Task description: Down to the last line, reproduce the data below exactly.

*** Opening of Material for this task ***

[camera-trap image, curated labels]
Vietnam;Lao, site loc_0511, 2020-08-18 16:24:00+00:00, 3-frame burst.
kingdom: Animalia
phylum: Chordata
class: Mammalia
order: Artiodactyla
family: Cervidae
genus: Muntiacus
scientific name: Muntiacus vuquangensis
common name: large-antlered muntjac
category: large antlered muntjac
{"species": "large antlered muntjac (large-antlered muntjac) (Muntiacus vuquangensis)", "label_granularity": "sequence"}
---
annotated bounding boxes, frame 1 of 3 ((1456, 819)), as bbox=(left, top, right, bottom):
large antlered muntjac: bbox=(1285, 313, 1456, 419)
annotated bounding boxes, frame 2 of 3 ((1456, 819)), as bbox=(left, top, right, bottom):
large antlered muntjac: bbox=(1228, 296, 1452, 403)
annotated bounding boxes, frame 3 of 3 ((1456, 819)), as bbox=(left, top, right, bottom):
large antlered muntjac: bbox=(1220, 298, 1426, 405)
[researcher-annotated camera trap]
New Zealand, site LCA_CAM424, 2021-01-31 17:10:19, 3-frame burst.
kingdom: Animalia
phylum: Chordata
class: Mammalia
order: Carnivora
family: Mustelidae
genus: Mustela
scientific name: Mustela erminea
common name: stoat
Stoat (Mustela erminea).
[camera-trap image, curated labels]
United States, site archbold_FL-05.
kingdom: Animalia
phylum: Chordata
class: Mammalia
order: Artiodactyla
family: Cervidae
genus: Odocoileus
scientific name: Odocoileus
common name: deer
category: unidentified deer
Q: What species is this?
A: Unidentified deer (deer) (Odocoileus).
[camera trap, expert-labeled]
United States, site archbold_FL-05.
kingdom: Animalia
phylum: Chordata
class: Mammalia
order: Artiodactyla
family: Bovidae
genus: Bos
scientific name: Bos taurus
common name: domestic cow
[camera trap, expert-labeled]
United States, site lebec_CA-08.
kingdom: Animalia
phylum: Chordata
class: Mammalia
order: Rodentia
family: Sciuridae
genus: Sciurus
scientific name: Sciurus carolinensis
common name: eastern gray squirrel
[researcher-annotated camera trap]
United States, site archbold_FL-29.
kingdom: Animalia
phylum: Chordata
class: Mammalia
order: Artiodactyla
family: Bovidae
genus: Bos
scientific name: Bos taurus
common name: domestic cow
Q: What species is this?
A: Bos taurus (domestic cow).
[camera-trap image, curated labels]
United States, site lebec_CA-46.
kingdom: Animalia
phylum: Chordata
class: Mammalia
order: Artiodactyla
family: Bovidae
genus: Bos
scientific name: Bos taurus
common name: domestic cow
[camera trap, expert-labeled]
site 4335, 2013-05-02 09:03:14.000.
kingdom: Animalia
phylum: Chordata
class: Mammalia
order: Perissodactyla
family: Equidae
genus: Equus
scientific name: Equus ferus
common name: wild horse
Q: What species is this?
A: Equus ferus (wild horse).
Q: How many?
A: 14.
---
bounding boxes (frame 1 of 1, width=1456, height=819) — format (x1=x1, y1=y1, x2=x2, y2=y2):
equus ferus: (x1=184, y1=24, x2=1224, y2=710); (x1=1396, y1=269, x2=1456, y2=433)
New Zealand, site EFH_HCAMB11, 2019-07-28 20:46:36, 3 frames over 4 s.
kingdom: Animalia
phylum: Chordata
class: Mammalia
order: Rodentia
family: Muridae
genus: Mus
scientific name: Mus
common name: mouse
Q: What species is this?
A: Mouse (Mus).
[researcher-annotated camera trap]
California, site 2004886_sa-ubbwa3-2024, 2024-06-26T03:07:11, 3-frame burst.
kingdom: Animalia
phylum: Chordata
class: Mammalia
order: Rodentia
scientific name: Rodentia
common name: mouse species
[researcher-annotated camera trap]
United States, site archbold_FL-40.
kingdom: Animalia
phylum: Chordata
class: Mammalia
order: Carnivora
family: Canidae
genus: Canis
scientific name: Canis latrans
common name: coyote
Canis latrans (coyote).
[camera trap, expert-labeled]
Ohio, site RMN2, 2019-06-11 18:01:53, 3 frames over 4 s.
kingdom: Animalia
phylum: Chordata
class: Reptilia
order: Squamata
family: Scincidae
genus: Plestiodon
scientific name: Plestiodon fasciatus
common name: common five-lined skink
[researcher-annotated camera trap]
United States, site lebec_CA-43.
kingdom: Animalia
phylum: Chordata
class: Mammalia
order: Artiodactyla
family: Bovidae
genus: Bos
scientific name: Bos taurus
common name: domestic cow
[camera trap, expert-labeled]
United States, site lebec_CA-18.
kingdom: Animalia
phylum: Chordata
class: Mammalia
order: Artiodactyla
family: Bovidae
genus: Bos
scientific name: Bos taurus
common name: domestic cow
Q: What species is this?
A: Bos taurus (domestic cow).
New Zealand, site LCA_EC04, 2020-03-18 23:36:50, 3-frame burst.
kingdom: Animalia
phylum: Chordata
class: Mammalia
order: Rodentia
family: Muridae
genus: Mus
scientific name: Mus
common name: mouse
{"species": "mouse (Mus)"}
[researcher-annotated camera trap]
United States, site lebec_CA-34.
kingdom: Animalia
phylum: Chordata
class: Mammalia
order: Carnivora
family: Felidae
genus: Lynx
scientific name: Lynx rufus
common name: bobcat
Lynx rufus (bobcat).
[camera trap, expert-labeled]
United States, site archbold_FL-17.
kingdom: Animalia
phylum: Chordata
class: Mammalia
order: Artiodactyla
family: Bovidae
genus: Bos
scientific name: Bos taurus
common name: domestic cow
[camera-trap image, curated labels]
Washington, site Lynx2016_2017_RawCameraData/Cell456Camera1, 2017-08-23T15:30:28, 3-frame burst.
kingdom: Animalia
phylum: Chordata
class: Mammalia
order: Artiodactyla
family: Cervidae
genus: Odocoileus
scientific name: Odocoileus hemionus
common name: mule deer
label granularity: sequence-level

*** Close of Material for this task ***

Solution to this problem:
[camera-trap image, curated labels]
Vietnam;Lao, site loc_0511, 2020-08-18 16:24:00+00:00, 3-frame burst.
kingdom: Animalia
phylum: Chordata
class: Mammalia
order: Artiodactyla
family: Cervidae
genus: Muntiacus
scientific name: Muntiacus vuquangensis
common name: large-antlered muntjac
category: large antlered muntjac
{"species": "large antlered muntjac (large-antlered muntjac) (Muntiacus vuquangensis)", "label_granularity": "sequence"}
---
annotated bounding boxes, frame 1 of 3 ((1456, 819)), as bbox=(left, top, right, bottom):
large antlered muntjac: bbox=(1285, 313, 1456, 419)
annotated bounding boxes, frame 2 of 3 ((1456, 819)), as bbox=(left, top, right, bottom):
large antlered muntjac: bbox=(1228, 296, 1452, 403)
annotated bounding boxes, frame 3 of 3 ((1456, 819)), as bbox=(left, top, right, bottom):
large antlered muntjac: bbox=(1220, 298, 1426, 405)
[researcher-annotated camera trap]
New Zealand, site LCA_CAM424, 2021-01-31 17:10:19, 3-frame burst.
kingdom: Animalia
phylum: Chordata
class: Mammalia
order: Carnivora
family: Mustelidae
genus: Mustela
scientific name: Mustela erminea
common name: stoat
Stoat (Mustela erminea).
[camera-trap image, curated labels]
United States, site archbold_FL-05.
kingdom: Animalia
phylum: Chordata
class: Mammalia
order: Artiodactyla
family: Cervidae
genus: Odocoileus
scientific name: Odocoileus
common name: deer
category: unidentified deer
Q: What species is this?
A: Unidentified deer (deer) (Odocoileus).
[camera trap, expert-labeled]
United States, site archbold_FL-05.
kingdom: Animalia
phylum: Chordata
class: Mammalia
order: Artiodactyla
family: Bovidae
genus: Bos
scientific name: Bos taurus
common name: domestic cow
[camera trap, expert-labeled]
United States, site lebec_CA-08.
kingdom: Animalia
phylum: Chordata
class: Mammalia
order: Rodentia
family: Sciuridae
genus: Sciurus
scientific name: Sciurus carolinensis
common name: eastern gray squirrel
[researcher-annotated camera trap]
United States, site archbold_FL-29.
kingdom: Animalia
phylum: Chordata
class: Mammalia
order: Artiodactyla
family: Bovidae
genus: Bos
scientific name: Bos taurus
common name: domestic cow
Q: What species is this?
A: Bos taurus (domestic cow).
[camera-trap image, curated labels]
United States, site lebec_CA-46.
kingdom: Animalia
phylum: Chordata
class: Mammalia
order: Artiodactyla
family: Bovidae
genus: Bos
scientific name: Bos taurus
common name: domestic cow
[camera trap, expert-labeled]
site 4335, 2013-05-02 09:03:14.000.
kingdom: Animalia
phylum: Chordata
class: Mammalia
order: Perissodactyla
family: Equidae
genus: Equus
scientific name: Equus ferus
common name: wild horse
Q: What species is this?
A: Equus ferus (wild horse).
Q: How many?
A: 14.
---
bounding boxes (frame 1 of 1, width=1456, height=819) — format (x1=x1, y1=y1, x2=x2, y2=y2):
equus ferus: (x1=184, y1=24, x2=1224, y2=710); (x1=1396, y1=269, x2=1456, y2=433)
New Zealand, site EFH_HCAMB11, 2019-07-28 20:46:36, 3 frames over 4 s.
kingdom: Animalia
phylum: Chordata
class: Mammalia
order: Rodentia
family: Muridae
genus: Mus
scientific name: Mus
common name: mouse
Q: What species is this?
A: Mouse (Mus).
[researcher-annotated camera trap]
California, site 2004886_sa-ubbwa3-2024, 2024-06-26T03:07:11, 3-frame burst.
kingdom: Animalia
phylum: Chordata
class: Mammalia
order: Rodentia
scientific name: Rodentia
common name: mouse species
[researcher-annotated camera trap]
United States, site archbold_FL-40.
kingdom: Animalia
phylum: Chordata
class: Mammalia
order: Carnivora
family: Canidae
genus: Canis
scientific name: Canis latrans
common name: coyote
Canis latrans (coyote).
[camera trap, expert-labeled]
Ohio, site RMN2, 2019-06-11 18:01:53, 3 frames over 4 s.
kingdom: Animalia
phylum: Chordata
class: Reptilia
order: Squamata
family: Scincidae
genus: Plestiodon
scientific name: Plestiodon fasciatus
common name: common five-lined skink
[researcher-annotated camera trap]
United States, site lebec_CA-43.
kingdom: Animalia
phylum: Chordata
class: Mammalia
order: Artiodactyla
family: Bovidae
genus: Bos
scientific name: Bos taurus
common name: domestic cow
[camera trap, expert-labeled]
United States, site lebec_CA-18.
kingdom: Animalia
phylum: Chordata
class: Mammalia
order: Artiodactyla
family: Bovidae
genus: Bos
scientific name: Bos taurus
common name: domestic cow
Q: What species is this?
A: Bos taurus (domestic cow).
New Zealand, site LCA_EC04, 2020-03-18 23:36:50, 3-frame burst.
kingdom: Animalia
phylum: Chordata
class: Mammalia
order: Rodentia
family: Muridae
genus: Mus
scientific name: Mus
common name: mouse
{"species": "mouse (Mus)"}
[researcher-annotated camera trap]
United States, site lebec_CA-34.
kingdom: Animalia
phylum: Chordata
class: Mammalia
order: Carnivora
family: Felidae
genus: Lynx
scientific name: Lynx rufus
common name: bobcat
Lynx rufus (bobcat).
[camera trap, expert-labeled]
United States, site archbold_FL-17.
kingdom: Animalia
phylum: Chordata
class: Mammalia
order: Artiodactyla
family: Bovidae
genus: Bos
scientific name: Bos taurus
common name: domestic cow
[camera-trap image, curated labels]
Washington, site Lynx2016_2017_RawCameraData/Cell456Camera1, 2017-08-23T15:30:28, 3-frame burst.
kingdom: Animalia
phylum: Chordata
class: Mammalia
order: Artiodactyla
family: Cervidae
genus: Odocoileus
scientific name: Odocoileus hemionus
common name: mule deer
label granularity: sequence-level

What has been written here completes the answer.